EXERCÍCIO ESCRITO 1 - Indique todos os fatores que o excerto sobre valor no imobiliário apresenta como exemplos do que poderá contribuir ainda mais para a multiplicação do valor do projeto imobiliário.

EXCERTO DO DOCUMENTO -
>>>

Apesar da perceção corrente nem sempre criar mais valor do empreendimento imobiliário implica maximizar a área de construção ou apontar para produto final mais caro. Valor não é receita bruta pela venda no mercado, mas antes uma margem atualizada pelo tempo e risco. Além da dimensão e construção física, outros fatores poderão contribuir ainda mais para a multiplicação do valor do projeto imobiliário. São, por exemplo, a inteligência, a criatividade, o método ou a tecnologia.
A solução mais otimizada pode exigir menos intervenção (física).
No contexto atual, valor deve ligar-se a sustentabilidade. É necessário preservar as condições naturais do planeta, consumir menos matéria prima e fóssil para a energia, além de equilibrar com requisitos sociais e económicos. Os processos económicos são determinantes para esse objetivo. O paradigma pode ser diferente, num modo de processar menos no mundo real, mas compensar por ações nos meios virtuais. Menos é mais (Hickel, 2020). Por exemplo, para quem procura um veículo para investir os seus capitais em todo o mundo, valor refere-se mais à rendibilidade do ativo ou à rentabilidade do capital investido, e não ao total das vendas ou receitas brutas.
O imobiliário é o fornecedor e gestor dos ambientes e plataformas para serviços aos humanos. Com a economia e a população expandiu imenso na superfície do planeta, mas reduziu o espaço natural que equilibra o ecossistema. O imobiliário é core para a sustentabilidade, mas terá de se diferenciar da forma que ainda pratica.
A maioria das atividades económicas dependem ainda demasiado da matéria extraída ao subsolo e por efeito contaminam o ambiente natural em que existimos. A tecnologia permite compensar, reduzir e reutilizar o material (escasso) a partir da inteligência e interação humana. E esta permite alavancar o conhecimento e a criatividade para patamares que são infinitos. O processo de desenvolver um negócio na ótica do sistema implica retirar peso ao que é material (Hardware), mas incrementar o imaterial (Software e Humanware).

<<<

REGISTOS DE ENTRADA -
>>>

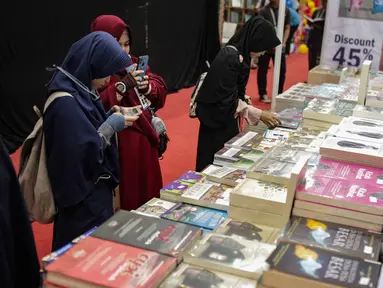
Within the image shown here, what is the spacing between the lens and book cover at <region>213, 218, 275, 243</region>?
4.71 feet

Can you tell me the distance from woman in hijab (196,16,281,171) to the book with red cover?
163cm

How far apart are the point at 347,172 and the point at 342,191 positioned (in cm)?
21

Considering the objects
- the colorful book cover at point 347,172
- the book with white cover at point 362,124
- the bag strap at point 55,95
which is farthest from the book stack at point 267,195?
the bag strap at point 55,95

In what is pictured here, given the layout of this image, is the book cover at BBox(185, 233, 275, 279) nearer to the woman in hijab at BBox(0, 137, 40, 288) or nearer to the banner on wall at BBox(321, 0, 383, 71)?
the woman in hijab at BBox(0, 137, 40, 288)

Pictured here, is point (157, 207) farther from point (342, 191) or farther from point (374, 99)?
point (374, 99)

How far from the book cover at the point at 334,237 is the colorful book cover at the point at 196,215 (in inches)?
14.4

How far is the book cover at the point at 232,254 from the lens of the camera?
1.21 m

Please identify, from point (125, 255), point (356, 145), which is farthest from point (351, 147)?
point (125, 255)

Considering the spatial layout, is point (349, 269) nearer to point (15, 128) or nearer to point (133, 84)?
point (133, 84)

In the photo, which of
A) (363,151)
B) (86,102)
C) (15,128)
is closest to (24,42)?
(15,128)

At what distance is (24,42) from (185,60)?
3292 millimetres

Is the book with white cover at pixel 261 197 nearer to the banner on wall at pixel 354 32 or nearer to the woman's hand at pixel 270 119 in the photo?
the woman's hand at pixel 270 119

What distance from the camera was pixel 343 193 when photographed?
1.46m

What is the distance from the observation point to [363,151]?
68.9 inches
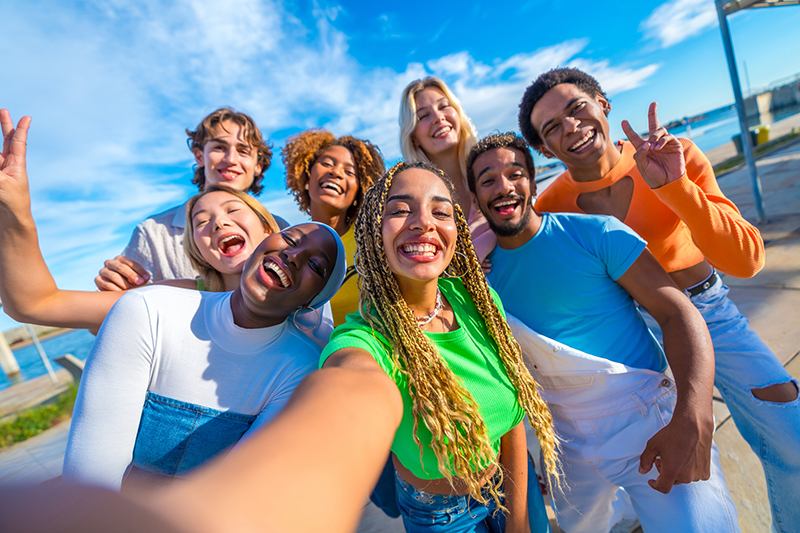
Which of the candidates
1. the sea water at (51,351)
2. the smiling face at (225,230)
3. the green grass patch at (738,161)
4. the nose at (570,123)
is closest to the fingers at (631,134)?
the nose at (570,123)

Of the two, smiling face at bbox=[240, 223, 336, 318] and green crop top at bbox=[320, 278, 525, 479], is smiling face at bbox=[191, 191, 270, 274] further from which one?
green crop top at bbox=[320, 278, 525, 479]

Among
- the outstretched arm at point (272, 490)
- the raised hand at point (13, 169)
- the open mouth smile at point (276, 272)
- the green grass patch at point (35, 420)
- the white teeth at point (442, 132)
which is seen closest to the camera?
the outstretched arm at point (272, 490)

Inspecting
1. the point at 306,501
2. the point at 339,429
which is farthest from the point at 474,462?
the point at 306,501

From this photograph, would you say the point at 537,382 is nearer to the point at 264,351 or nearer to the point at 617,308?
the point at 617,308

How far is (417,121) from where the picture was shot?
11.0 feet

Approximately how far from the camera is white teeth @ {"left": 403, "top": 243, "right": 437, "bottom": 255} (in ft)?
5.17

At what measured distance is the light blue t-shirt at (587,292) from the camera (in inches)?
74.6

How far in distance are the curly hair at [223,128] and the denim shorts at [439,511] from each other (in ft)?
9.05

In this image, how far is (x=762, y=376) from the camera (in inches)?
76.5

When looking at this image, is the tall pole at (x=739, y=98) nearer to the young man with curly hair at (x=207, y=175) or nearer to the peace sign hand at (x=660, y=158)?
the peace sign hand at (x=660, y=158)

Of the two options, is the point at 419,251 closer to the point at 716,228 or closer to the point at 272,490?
the point at 272,490

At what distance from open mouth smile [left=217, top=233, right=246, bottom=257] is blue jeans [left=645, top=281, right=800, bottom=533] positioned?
2799 millimetres

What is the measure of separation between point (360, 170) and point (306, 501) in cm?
277

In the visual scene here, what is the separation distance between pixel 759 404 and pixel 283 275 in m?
2.66
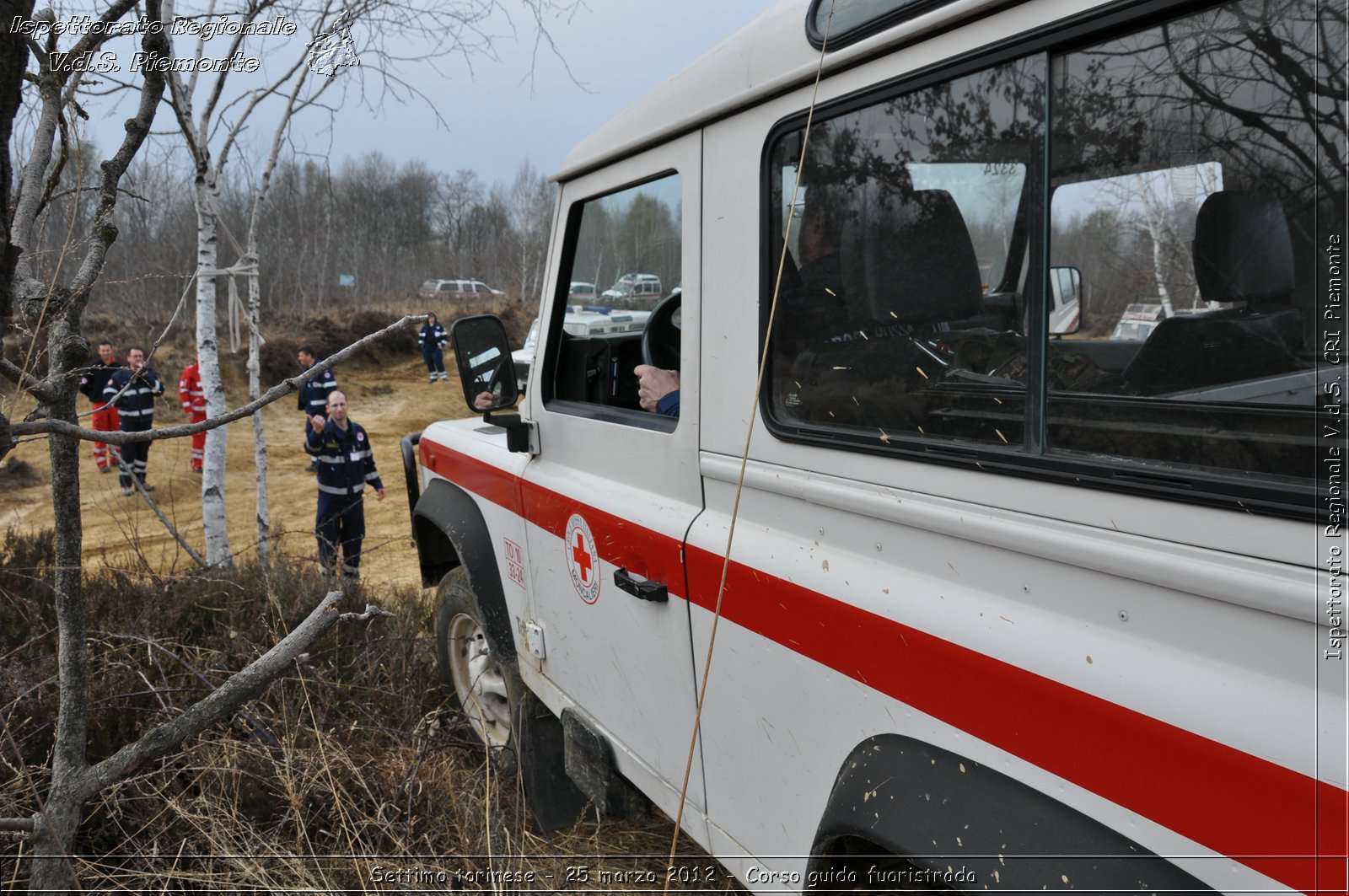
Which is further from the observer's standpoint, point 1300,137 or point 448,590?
point 448,590

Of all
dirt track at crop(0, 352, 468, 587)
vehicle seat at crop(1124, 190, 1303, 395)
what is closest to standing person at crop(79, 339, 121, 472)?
dirt track at crop(0, 352, 468, 587)

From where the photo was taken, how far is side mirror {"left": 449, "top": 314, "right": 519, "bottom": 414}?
282 cm

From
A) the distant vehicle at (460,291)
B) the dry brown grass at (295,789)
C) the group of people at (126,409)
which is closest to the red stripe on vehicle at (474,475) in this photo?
the dry brown grass at (295,789)

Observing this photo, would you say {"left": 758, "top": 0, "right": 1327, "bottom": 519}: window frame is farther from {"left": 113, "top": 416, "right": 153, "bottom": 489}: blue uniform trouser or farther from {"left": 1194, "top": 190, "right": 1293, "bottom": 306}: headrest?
{"left": 113, "top": 416, "right": 153, "bottom": 489}: blue uniform trouser

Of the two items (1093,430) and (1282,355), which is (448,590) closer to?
(1093,430)

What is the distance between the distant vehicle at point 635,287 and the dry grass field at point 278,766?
5.15 ft

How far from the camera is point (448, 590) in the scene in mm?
3654

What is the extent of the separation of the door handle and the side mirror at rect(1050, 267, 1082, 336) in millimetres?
1100

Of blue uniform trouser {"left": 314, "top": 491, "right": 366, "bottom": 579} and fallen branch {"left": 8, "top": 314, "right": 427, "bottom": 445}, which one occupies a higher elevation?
fallen branch {"left": 8, "top": 314, "right": 427, "bottom": 445}

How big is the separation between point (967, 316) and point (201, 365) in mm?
6927

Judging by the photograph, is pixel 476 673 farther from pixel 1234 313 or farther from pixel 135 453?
pixel 135 453

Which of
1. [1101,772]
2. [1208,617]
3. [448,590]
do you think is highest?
[1208,617]

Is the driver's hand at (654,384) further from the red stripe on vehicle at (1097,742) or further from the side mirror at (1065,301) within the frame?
the side mirror at (1065,301)

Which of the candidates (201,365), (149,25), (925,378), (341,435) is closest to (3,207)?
(149,25)
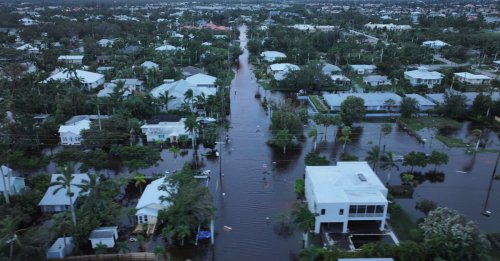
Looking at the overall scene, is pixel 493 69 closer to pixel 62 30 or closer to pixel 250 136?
pixel 250 136

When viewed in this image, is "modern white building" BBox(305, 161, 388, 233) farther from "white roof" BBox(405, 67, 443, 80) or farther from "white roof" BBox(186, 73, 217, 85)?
"white roof" BBox(405, 67, 443, 80)

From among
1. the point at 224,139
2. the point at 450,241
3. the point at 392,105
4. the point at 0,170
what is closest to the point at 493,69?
the point at 392,105

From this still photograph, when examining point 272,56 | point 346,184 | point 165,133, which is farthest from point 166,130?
point 272,56

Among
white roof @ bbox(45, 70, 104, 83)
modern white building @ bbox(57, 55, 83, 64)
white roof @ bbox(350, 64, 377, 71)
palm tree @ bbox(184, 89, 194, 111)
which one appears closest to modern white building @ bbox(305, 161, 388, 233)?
palm tree @ bbox(184, 89, 194, 111)

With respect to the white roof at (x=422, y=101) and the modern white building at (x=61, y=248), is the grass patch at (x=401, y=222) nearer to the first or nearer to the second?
the modern white building at (x=61, y=248)

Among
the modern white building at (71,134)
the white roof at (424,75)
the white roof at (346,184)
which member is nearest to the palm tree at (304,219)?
the white roof at (346,184)
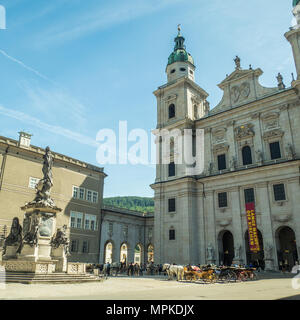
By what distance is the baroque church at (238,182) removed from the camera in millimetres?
32969

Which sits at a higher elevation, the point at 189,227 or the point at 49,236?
the point at 189,227

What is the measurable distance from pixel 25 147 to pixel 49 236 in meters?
21.2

<<<

EXERCÍCIO ESCRITO 2 - Nos registos, do início até à linha que contém "68.9 inches", inclusive, troque "banner on wall" por "poster on wall" e reescreva essas linhas sem mais nenhuma alteração. Deixe as imagens de fora da resposta.

RESULTADO DO EXERCÍCIO 1 -
- a inteligência
- a criatividade
- o método
- a tecnologia

RESULTADO DO EXERCÍCIO 2 -
Within the image shown here, what is the spacing between the lens and book cover at <region>213, 218, 275, 243</region>?
4.71 feet

Can you tell me the distance from woman in hijab (196,16,281,171) to the book with red cover?
163cm

How far apart are the point at 347,172 and the point at 342,191 positioned (in cm)?
21

Considering the objects
- the colorful book cover at point 347,172
- the book with white cover at point 362,124
- the bag strap at point 55,95
which is farthest from the book stack at point 267,195?
the bag strap at point 55,95

In what is pictured here, given the layout of this image, is the book cover at BBox(185, 233, 275, 279) nearer to the woman in hijab at BBox(0, 137, 40, 288) or nearer to the poster on wall at BBox(321, 0, 383, 71)?
the woman in hijab at BBox(0, 137, 40, 288)

Pictured here, is point (157, 207) farther from point (342, 191) or farther from point (374, 99)?
point (374, 99)

How far from the book cover at the point at 334,237 is the colorful book cover at the point at 196,215 (in inches)?
14.4

How far is the book cover at the point at 232,254 from the lens of the camera?
1.21 m

Please identify, from point (125, 255), point (356, 145), which is farthest from point (351, 147)?
point (125, 255)

Considering the spatial layout, is point (349, 269) nearer to point (15, 128) or nearer to point (133, 84)?
point (133, 84)

In the photo, which of
A) (363,151)
B) (86,102)
C) (15,128)
is closest to (24,42)?
(15,128)

At what distance is (24,42) from (185,60)?
3292 millimetres

Is the book with white cover at pixel 261 197 nearer to the poster on wall at pixel 354 32 or nearer to the woman's hand at pixel 270 119 in the photo?
the woman's hand at pixel 270 119

What distance from the camera was pixel 343 193 when photographed?
1.46m

What is the distance from the observation point to [363,151]?
68.9 inches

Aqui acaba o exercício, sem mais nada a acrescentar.